This is a phenomenon called overfitting, where a model matches the training data almost perfectly, but does poorly in validation and other new data. On the flip side, if we make our tree very shallow, it doesn't divide up the houses into very distinct groups.


At an extreme, if a tree divides houses into only 2 or 4, each group still has a wide variety of houses. Resulting predictions may be far off for most houses, even in the training data (and it will be bad in validation too for the same reason). When a model fails to capture important distinctions and patterns in the data, so it performs poorly even in training data, that is called underfitting.

In [23]:
from sklearn.metrics import mean_absolute_error
from sklearn.tree import DecisionTreeRegressor

def get_mae(max_leaf_nodes, train_X, train_y, val_X, val_y):
    model = DecisionTreeRegressor(max_leaf_nodes=max_leaf_nodes, random_state=0)
    model.fit(train_X, train_y)
    preds_val = model.predict(val_X)
    mae = mean_absolute_error(val_y, preds_val)
    return mae    

In [25]:
for max_leaf_nodes in [5, 50, 500, 5000]:
    my_mae = get_mae(max_leaf_nodes, train_X, train_y, val_X, val_y)
    print(f"Max_leaf_nodes: {max_leaf_nodes}, MAE: {my_mae}")

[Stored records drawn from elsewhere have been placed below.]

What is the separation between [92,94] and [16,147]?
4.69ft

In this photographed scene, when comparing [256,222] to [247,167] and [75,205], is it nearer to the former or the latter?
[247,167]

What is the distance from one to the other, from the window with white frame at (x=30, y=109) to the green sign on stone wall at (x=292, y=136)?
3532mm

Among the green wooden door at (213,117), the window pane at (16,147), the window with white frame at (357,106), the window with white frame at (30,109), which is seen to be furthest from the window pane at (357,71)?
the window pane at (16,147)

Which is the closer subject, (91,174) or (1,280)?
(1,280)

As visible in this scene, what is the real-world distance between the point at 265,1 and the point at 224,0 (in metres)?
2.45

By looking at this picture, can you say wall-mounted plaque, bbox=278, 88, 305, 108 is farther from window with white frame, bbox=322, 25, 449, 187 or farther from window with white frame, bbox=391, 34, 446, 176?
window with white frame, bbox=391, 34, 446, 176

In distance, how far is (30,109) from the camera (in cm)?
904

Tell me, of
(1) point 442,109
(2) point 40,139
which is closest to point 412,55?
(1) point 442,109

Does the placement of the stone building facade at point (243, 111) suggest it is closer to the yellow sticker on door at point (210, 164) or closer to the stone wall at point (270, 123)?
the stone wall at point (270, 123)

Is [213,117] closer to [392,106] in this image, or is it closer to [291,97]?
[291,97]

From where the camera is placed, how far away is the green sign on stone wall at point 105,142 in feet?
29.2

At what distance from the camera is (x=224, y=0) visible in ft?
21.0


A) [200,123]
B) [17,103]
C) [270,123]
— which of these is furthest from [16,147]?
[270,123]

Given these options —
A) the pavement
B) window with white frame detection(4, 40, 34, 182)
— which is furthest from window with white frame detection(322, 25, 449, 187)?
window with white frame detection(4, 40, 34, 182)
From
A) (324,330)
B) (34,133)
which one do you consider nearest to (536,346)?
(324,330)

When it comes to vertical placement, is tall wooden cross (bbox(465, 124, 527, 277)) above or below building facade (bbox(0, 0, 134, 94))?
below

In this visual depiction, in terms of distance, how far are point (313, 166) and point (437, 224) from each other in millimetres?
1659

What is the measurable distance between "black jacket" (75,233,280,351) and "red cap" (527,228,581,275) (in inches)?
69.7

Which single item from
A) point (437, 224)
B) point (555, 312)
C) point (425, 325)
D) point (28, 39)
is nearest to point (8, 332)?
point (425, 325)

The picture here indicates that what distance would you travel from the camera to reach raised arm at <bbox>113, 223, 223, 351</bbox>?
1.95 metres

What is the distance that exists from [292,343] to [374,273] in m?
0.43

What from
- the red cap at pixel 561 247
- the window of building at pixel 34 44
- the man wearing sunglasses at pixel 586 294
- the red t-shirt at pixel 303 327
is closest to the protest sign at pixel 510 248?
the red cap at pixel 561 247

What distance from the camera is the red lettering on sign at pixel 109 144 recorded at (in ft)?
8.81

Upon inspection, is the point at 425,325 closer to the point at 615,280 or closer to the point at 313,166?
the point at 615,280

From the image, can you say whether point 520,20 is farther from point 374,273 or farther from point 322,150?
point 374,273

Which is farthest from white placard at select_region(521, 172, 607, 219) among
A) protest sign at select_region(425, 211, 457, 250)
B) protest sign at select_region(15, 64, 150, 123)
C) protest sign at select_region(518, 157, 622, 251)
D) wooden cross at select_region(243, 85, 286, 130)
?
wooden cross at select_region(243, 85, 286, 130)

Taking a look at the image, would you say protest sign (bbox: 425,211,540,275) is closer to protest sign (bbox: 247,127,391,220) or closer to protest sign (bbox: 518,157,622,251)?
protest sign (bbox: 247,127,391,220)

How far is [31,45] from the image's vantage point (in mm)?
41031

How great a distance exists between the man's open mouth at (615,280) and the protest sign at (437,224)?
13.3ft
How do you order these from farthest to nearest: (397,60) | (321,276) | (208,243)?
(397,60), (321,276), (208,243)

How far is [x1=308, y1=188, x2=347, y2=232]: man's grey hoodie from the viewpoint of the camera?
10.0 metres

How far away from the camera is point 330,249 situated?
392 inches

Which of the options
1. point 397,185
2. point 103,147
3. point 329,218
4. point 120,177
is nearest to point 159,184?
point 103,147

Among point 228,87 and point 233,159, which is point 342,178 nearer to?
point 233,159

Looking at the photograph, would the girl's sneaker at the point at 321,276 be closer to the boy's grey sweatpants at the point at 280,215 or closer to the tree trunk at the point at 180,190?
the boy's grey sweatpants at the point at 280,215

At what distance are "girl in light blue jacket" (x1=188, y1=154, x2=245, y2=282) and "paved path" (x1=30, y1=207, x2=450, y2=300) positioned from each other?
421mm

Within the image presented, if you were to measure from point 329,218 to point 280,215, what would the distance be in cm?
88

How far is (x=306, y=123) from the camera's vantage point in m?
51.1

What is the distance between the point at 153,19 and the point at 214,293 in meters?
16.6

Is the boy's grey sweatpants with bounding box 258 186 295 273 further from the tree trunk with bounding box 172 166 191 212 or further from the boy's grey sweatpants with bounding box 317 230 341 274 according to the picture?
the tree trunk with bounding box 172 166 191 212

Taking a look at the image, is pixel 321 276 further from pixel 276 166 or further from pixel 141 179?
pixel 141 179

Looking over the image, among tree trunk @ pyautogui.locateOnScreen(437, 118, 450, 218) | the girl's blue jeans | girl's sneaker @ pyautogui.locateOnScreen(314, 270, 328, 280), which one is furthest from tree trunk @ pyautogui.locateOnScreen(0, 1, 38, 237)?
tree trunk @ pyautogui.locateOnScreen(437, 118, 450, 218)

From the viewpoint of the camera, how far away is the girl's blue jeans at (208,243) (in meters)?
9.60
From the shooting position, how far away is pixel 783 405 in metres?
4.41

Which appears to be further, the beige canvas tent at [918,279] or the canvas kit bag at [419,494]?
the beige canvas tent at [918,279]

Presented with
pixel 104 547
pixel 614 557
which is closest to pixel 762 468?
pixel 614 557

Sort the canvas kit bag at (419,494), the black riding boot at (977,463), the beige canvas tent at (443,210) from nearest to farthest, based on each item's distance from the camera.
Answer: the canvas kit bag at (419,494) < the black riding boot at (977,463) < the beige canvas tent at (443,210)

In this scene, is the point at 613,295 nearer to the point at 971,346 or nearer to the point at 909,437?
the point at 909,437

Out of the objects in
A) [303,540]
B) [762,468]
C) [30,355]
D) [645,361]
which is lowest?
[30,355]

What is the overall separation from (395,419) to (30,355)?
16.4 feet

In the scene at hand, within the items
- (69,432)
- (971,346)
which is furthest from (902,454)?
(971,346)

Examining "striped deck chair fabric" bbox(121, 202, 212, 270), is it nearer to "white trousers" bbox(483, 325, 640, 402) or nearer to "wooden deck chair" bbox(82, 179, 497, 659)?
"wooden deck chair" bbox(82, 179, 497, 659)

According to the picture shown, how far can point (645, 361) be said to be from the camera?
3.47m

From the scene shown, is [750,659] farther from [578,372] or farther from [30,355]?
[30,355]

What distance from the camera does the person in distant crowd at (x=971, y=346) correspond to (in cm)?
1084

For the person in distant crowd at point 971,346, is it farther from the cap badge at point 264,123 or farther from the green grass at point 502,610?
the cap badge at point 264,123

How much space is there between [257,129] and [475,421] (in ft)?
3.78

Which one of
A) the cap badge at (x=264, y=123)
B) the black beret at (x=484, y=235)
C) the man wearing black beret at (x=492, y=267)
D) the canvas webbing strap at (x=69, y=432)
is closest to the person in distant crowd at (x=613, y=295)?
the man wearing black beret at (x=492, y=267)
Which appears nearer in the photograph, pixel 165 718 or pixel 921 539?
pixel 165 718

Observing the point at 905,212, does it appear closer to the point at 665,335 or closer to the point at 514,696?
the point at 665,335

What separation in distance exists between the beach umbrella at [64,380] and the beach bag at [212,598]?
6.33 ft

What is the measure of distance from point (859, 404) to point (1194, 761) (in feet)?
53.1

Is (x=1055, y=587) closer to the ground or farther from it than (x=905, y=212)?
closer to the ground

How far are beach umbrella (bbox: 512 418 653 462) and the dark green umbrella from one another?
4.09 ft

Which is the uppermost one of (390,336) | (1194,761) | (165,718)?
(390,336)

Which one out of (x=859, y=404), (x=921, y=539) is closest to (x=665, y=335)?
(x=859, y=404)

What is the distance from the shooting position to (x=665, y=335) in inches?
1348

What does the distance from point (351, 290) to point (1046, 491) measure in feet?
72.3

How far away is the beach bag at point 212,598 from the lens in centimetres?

Max_leaf_nodes: 5, MAE: 385696.54278937966
Max_leaf_nodes: 50, MAE: 279794.61143891385
Max_leaf_nodes: 500, MAE: 261718.1134423186
Max_leaf_nodes: 5000, MAE: 271996.1207230471


# Random Forests

The random forest uses many trees, and it makes a prediction by averaging the predictions of each component tree. It generally has much better predictive accuracy than a single decision tree and it works well with default parameters. 

In [26]:
from sklearn.ensemble import RandomForestRegressor
from sklearn.metrics import mean_absolute_error

forest_model = RandomForestRegressor(random_state=1)
forest_model.fit(train_X, train_y)
pred = forest_model.predict(val_X)
print(mean_absolute_error(val_y, pred))

207190.6873773146